## Stored items
========================================================================

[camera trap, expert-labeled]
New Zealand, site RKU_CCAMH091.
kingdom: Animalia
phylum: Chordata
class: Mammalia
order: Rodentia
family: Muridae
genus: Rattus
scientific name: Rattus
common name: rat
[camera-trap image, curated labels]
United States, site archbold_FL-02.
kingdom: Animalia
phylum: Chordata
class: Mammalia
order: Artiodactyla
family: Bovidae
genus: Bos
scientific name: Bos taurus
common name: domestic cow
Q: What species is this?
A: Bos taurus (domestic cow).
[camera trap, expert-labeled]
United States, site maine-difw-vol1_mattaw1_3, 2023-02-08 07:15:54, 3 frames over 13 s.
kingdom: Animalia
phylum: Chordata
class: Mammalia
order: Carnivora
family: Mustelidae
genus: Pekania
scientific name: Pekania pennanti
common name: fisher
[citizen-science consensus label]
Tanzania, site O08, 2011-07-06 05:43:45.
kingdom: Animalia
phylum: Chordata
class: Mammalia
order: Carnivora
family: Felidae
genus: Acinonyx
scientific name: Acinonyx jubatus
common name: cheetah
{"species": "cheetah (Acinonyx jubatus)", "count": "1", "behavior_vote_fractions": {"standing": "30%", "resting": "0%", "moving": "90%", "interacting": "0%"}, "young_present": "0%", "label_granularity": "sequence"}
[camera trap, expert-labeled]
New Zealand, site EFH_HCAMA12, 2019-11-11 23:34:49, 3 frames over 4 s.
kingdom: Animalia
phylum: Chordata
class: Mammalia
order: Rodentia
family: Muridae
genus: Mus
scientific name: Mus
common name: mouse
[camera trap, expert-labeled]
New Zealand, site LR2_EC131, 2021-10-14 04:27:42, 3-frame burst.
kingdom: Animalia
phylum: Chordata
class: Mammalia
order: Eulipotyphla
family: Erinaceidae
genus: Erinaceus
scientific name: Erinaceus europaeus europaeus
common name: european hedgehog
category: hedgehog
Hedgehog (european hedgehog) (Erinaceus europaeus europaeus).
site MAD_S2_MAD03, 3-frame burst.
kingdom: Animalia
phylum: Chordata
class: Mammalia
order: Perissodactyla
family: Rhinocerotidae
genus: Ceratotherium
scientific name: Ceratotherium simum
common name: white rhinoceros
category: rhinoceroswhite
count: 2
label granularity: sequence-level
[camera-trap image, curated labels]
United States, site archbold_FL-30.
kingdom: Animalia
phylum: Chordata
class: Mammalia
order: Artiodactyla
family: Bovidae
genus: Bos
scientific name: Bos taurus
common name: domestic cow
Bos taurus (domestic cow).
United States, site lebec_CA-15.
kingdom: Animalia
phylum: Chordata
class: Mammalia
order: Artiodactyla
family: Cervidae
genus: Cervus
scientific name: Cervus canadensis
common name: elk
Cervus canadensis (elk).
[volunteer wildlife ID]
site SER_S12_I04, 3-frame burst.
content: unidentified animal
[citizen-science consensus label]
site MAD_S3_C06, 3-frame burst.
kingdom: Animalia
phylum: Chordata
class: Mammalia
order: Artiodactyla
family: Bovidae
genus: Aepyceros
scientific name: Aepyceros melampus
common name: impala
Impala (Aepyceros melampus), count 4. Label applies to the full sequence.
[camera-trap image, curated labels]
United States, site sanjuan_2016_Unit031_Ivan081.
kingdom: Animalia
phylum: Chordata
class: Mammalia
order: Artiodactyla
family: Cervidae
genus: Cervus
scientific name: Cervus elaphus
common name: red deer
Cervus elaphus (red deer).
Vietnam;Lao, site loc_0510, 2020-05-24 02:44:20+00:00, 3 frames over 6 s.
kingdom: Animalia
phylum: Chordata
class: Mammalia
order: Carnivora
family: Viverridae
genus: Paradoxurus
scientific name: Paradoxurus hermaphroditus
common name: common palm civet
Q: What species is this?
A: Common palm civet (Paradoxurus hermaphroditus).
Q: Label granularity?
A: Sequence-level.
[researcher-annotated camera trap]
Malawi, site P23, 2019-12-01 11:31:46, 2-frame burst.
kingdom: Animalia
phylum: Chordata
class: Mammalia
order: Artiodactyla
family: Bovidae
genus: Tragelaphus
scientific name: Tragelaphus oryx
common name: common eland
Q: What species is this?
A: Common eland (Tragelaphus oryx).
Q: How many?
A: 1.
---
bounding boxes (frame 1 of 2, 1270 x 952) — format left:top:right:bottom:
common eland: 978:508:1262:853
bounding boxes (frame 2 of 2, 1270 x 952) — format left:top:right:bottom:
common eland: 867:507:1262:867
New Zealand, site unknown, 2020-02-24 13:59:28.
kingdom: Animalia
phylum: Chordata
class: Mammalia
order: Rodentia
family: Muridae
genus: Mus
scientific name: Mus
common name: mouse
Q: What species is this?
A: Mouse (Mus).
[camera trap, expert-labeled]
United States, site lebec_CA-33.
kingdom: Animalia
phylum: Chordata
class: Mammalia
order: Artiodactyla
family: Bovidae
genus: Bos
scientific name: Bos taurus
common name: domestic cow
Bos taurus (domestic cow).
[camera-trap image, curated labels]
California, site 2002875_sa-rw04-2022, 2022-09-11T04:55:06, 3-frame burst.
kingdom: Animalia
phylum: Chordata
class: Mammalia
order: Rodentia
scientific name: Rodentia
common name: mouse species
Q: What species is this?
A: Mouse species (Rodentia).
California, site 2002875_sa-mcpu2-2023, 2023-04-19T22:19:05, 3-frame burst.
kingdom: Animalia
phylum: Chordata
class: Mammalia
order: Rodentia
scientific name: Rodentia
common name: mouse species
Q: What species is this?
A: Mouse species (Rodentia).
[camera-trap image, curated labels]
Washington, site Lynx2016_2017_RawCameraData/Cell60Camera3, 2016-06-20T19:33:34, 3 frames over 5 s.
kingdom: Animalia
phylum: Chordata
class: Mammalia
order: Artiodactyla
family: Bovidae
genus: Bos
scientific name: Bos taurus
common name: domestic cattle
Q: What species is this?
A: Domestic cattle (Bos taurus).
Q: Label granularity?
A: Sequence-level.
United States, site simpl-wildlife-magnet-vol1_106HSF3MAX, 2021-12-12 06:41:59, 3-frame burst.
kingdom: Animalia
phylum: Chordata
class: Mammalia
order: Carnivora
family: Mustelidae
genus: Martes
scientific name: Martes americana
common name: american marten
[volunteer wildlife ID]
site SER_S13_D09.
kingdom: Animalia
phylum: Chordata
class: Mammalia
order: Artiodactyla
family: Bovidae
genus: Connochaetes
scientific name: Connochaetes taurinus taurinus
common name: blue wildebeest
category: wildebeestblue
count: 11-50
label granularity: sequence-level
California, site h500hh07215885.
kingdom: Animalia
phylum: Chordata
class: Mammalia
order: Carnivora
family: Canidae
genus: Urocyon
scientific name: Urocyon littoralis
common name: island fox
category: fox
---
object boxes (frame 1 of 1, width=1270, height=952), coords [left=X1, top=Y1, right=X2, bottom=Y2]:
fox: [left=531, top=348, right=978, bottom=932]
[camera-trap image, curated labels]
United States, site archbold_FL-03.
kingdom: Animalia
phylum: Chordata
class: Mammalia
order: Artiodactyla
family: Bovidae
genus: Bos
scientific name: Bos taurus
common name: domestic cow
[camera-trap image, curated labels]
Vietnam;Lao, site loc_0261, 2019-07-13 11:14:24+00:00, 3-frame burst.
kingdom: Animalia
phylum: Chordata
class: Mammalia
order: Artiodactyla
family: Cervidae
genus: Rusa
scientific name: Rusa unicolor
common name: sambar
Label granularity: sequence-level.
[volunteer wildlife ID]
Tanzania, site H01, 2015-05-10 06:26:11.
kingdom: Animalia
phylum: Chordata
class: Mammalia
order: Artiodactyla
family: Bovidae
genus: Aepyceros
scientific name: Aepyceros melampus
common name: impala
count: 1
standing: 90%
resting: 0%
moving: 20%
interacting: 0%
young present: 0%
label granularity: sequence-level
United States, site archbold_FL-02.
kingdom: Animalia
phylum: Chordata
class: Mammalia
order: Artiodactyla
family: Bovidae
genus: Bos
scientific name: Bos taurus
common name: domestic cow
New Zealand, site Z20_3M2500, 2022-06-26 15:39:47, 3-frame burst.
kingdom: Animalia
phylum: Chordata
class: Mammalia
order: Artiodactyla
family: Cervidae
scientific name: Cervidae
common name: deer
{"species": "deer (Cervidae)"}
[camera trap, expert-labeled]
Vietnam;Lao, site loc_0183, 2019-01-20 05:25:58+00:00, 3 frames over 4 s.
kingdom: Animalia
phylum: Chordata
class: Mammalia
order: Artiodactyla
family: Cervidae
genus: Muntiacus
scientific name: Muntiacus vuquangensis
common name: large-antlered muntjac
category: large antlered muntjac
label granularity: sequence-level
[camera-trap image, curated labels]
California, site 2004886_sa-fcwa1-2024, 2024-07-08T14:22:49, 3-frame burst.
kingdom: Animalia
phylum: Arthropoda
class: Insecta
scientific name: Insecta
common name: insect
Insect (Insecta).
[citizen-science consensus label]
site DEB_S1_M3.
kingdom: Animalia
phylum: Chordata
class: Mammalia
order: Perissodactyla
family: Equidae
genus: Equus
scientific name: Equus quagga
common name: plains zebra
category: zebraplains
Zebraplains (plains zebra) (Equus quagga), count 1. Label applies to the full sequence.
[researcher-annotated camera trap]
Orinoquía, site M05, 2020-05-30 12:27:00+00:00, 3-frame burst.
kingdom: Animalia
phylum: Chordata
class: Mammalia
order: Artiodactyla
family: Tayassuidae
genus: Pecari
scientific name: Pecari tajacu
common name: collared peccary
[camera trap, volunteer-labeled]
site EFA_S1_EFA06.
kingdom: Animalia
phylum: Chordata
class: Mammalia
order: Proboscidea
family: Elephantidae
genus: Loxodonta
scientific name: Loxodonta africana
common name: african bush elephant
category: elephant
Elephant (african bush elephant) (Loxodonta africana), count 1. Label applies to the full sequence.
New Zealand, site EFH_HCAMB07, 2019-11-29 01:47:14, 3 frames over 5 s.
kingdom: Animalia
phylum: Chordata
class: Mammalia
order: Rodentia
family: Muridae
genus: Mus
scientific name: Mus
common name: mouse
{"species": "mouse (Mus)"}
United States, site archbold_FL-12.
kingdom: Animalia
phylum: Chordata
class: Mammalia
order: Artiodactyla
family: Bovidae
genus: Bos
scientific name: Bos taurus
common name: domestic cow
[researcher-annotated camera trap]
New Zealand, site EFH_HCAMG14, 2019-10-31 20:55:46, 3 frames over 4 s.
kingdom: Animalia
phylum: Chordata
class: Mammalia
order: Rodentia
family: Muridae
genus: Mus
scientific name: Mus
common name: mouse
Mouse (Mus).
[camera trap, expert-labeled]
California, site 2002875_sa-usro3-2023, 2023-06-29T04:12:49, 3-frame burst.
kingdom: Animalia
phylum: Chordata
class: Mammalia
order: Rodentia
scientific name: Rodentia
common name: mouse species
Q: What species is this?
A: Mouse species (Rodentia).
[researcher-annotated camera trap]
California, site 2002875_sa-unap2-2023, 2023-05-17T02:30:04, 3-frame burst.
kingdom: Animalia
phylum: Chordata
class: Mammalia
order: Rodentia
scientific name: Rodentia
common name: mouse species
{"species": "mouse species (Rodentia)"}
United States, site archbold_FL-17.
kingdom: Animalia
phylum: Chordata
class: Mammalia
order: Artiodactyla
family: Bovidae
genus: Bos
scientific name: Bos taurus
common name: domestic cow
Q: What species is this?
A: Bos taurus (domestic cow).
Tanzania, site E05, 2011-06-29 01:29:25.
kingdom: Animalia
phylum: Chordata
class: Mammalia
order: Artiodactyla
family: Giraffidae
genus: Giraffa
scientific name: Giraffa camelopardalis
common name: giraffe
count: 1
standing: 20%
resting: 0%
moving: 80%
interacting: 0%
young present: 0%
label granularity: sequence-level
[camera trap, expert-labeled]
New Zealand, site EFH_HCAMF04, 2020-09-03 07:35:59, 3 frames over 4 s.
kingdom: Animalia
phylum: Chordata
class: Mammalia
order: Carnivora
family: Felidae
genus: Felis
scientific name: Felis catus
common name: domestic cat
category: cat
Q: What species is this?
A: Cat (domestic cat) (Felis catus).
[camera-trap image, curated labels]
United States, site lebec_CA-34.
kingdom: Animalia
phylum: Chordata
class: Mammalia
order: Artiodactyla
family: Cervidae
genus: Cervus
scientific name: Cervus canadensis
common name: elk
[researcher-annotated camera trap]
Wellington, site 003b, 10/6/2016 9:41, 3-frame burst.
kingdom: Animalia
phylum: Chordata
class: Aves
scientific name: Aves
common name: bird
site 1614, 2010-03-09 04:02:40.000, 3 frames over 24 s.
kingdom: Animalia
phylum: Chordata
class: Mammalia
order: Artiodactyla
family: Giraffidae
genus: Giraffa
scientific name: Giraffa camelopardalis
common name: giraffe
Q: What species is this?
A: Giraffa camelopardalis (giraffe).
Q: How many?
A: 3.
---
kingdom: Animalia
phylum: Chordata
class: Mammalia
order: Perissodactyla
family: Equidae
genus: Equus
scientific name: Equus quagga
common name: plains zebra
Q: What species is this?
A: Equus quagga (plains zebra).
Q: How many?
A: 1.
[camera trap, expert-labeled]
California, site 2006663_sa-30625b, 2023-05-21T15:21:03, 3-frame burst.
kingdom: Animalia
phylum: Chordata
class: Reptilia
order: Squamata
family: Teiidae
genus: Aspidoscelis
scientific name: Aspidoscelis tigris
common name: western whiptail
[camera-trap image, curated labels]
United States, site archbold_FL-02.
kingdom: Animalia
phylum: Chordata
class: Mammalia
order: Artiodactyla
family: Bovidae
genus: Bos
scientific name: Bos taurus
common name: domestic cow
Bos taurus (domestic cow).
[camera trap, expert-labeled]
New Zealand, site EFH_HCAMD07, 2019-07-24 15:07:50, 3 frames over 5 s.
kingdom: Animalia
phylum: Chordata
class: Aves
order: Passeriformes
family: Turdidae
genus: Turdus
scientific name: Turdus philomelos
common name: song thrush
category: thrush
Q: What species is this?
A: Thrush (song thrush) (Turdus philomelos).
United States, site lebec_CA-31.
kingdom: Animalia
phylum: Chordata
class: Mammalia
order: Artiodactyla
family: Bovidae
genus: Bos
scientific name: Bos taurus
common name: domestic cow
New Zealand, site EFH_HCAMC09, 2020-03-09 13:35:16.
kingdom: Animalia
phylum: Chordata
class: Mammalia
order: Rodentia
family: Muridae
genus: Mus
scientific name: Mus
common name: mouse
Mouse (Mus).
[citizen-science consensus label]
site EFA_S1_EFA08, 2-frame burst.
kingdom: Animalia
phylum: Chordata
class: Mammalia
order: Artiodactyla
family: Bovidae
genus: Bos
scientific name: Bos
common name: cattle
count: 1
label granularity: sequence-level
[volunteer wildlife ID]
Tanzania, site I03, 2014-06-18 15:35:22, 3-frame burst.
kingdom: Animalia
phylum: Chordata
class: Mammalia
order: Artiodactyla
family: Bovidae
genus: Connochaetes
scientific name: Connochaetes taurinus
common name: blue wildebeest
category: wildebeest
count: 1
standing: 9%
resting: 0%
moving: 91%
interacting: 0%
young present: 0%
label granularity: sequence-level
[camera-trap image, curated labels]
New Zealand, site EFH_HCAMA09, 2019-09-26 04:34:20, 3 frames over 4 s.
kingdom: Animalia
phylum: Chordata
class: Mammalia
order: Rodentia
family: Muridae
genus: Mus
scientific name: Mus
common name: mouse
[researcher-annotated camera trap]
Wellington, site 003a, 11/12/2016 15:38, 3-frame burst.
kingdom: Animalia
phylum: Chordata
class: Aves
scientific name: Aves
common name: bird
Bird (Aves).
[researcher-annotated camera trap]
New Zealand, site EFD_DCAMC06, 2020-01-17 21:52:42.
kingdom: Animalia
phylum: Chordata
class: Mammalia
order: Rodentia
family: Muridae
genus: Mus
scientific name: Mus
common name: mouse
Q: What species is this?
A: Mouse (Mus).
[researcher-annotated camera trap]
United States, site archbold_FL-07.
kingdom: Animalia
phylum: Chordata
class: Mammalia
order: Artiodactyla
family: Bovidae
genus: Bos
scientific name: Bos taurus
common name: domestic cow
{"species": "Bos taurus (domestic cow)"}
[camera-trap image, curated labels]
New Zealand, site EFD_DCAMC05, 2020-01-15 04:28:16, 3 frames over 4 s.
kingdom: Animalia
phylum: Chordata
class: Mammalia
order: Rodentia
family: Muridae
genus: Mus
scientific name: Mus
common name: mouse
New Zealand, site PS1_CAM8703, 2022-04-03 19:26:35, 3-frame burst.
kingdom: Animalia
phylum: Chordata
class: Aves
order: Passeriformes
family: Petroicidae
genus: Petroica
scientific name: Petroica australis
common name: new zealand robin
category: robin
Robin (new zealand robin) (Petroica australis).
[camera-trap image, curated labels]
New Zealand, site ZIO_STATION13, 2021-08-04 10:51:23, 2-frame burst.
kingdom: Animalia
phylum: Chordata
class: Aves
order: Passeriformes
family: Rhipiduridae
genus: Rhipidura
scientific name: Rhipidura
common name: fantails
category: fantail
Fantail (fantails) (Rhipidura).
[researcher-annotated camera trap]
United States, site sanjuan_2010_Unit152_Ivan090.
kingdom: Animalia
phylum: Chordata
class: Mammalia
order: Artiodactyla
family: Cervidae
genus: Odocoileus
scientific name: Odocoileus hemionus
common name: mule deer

========================================================================

## Your assignment
How many lines of the entries contain the word "Wellington"? Only the number is wanted.

## Exercise answer
2